October 31, 2012. Somewhere on Route 140 in Oregon.
Today is Halloween.
After a phenomenally early start for us (on the road before 7 AM), we continue to follow our plan to find sunnier, hopefully warmer, weather. Our compass bearing is basically east and south toward Nevada and beyond. Today, we aim for Lakeview, OR, because just north of town is a hot springs where we might clean up, freshen up and possibly stay the night. During the 200 miles it takes to get there, the winds increase and sudden gusts blow hard against the truck as we drive. In Lakeview, the wind is so strong, doors are hard to open and after opened, violently blow shut. They talk about a storm coming that night adding rain to the wind. We decide to try to outrun it and continue our route toward Nevada.
The landscape has completely transformed from the lush forest of the coastal region into severe and attractively desolate desert. We cross small mountain ranges and wide valleys and keep hoping we will leave the ominous clouds and persistent, almost frightening, wind behind. The dust in the valleys is whipped up into a high flying frenzy. It looks like smoke.
We need to stop for the night and look for a sheltered spot where we can wait out the storm. The mountains, in contrast to the valleys, seem to slightly block and redirect the force of the wind. We come to a treeless, concave area surrounded by small peaks with a dried lake at its center. Several dirt roads fan out through the scrub grass. We park on a flat gravel pull-out. To minimize the truck’s profile, we point its nose into the oncoming wind. We have some concern about the camper’s ability to withstand the force of this storm. Could an exceptionally powerful gust tear off the roof or even knock us over?
So what was that night like? It was like for 12 hours of turbulence on a plane. At least, we were already on the ground. The truck and camper shuddered and shook; it was jostled side to side. The roaring wind pushed and pounded the walls, and anything that was loose, rattled and banged. The wind came in waves, dying down and bringing hope that the worst had passed, only to resume its assault, as it it had just taken a few quiet moments to regather its strength.

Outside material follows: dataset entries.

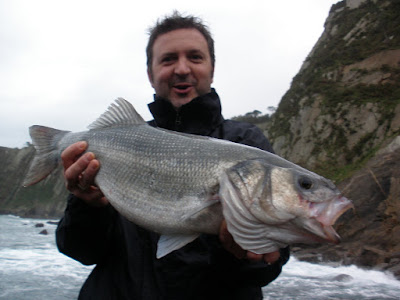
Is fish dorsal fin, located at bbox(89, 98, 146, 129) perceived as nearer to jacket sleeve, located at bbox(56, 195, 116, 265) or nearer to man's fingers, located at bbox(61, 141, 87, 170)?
man's fingers, located at bbox(61, 141, 87, 170)

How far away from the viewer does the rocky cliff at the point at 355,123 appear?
13.1 metres

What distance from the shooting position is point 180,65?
3451 millimetres

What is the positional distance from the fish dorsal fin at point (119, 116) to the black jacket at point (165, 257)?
253 millimetres

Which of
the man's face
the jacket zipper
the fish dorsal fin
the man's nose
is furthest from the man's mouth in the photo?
the fish dorsal fin

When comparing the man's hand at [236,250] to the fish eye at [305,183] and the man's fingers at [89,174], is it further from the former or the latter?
the man's fingers at [89,174]

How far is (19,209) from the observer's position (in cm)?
7975

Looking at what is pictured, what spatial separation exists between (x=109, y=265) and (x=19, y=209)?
87.4 meters

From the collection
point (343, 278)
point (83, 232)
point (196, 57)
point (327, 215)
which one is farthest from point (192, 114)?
point (343, 278)

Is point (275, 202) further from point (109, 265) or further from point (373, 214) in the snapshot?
point (373, 214)

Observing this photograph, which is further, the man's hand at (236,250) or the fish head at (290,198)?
the man's hand at (236,250)

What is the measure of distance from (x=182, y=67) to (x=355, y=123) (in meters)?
21.7

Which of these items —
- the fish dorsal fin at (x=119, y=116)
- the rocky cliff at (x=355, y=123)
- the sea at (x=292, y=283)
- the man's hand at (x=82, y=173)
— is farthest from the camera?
the rocky cliff at (x=355, y=123)

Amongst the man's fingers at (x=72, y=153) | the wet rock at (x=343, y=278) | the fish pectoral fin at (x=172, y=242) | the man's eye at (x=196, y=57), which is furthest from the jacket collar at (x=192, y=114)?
the wet rock at (x=343, y=278)

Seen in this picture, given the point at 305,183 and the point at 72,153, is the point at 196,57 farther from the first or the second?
the point at 305,183
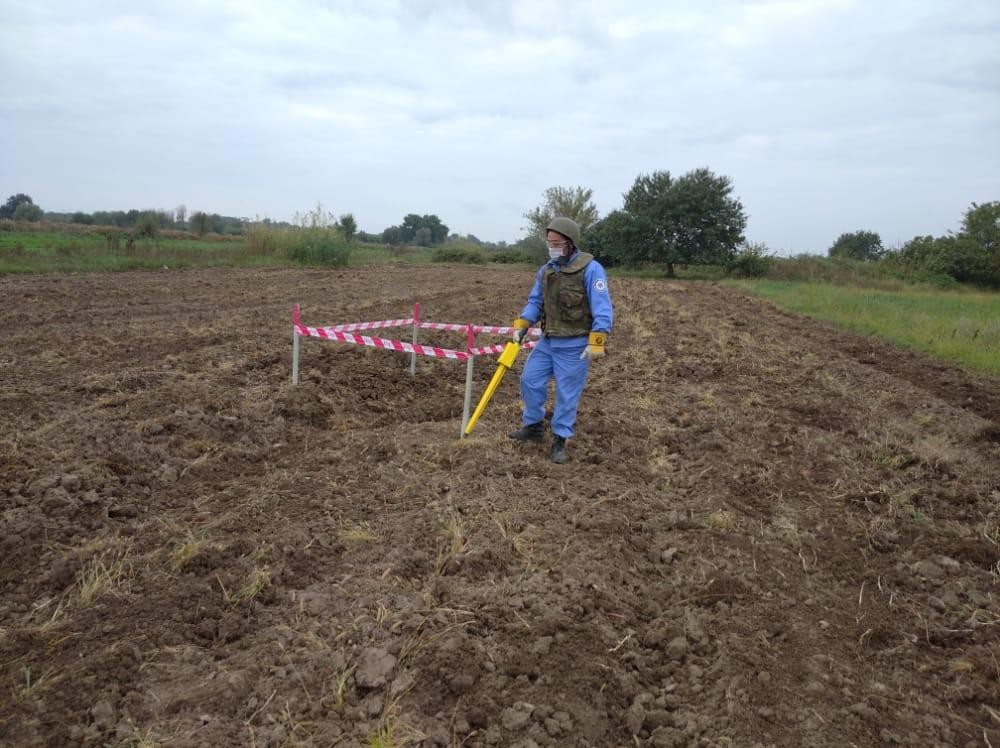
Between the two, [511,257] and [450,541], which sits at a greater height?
[511,257]

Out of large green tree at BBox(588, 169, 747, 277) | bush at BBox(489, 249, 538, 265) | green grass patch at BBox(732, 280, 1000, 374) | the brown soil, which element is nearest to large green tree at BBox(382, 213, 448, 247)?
bush at BBox(489, 249, 538, 265)

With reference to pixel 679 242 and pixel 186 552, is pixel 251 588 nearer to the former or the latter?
pixel 186 552

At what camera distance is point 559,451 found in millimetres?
5336

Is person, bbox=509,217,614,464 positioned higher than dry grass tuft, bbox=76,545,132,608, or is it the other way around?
person, bbox=509,217,614,464

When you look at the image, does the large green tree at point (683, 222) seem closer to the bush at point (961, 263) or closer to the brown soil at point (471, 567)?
the bush at point (961, 263)

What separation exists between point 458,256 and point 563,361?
135 ft

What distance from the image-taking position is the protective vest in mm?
5230

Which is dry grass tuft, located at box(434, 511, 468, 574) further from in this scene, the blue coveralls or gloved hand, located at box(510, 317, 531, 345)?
gloved hand, located at box(510, 317, 531, 345)

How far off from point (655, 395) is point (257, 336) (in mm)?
5717

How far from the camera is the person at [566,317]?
5.18 m

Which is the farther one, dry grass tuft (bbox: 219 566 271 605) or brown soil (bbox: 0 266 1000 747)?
dry grass tuft (bbox: 219 566 271 605)

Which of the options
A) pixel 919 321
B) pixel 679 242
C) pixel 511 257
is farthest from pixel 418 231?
pixel 919 321

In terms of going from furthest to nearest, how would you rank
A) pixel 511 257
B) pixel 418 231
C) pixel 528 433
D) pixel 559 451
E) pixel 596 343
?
pixel 418 231 < pixel 511 257 < pixel 528 433 < pixel 559 451 < pixel 596 343

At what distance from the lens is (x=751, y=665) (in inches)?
114
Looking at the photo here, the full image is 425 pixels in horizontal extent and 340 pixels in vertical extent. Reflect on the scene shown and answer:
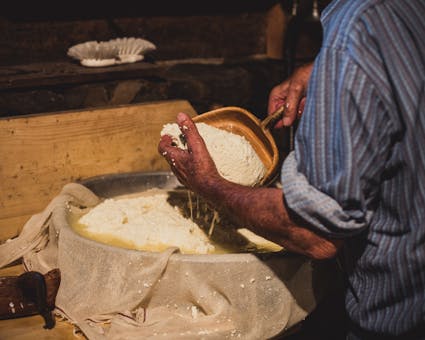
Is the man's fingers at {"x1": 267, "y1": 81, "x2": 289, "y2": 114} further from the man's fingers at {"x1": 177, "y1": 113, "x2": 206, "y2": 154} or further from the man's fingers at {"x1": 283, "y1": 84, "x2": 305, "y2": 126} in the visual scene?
the man's fingers at {"x1": 177, "y1": 113, "x2": 206, "y2": 154}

It also reminded me of sailing on the Atlantic when a big storm hits. You must set anchor or tie up to a mooring to wait it out, hoping everything holds against the fierce winds. Hunkered down in the small boat cabin, I remember nervously sitting tight as the boat vibrated and rocked and the wind howled against the mast and hull, the lines straining against the force.
We signed up for this adventure. (Whenever one of us complains about something, the other one says, “Well, you signed up for this!”) An adventure by definition entails risk and uncertainty. It opens the door to serendipity, discovery and excitement. Fresh vision and moments of wonder. The same door also opens anxiety, doubt and indecision, not to mention potential hazard and harm.
Do we keep going? When do we stop? Will there be a more protected place just ahead? What is ahead? Are we making the right decision? Should we have stayed in Lakeview? Is this dangerous? Will it get worse? Will there be snow and ice? Are we safe?
Just being alive is, of course, the most obvious adventure we are on. Life by definition entails risk and uncertainty. Every moment we are on the precipice of the unknown, whether we acknowledge it or not. Only the past seems to lose its uncertainty. But that is an illusion of memory.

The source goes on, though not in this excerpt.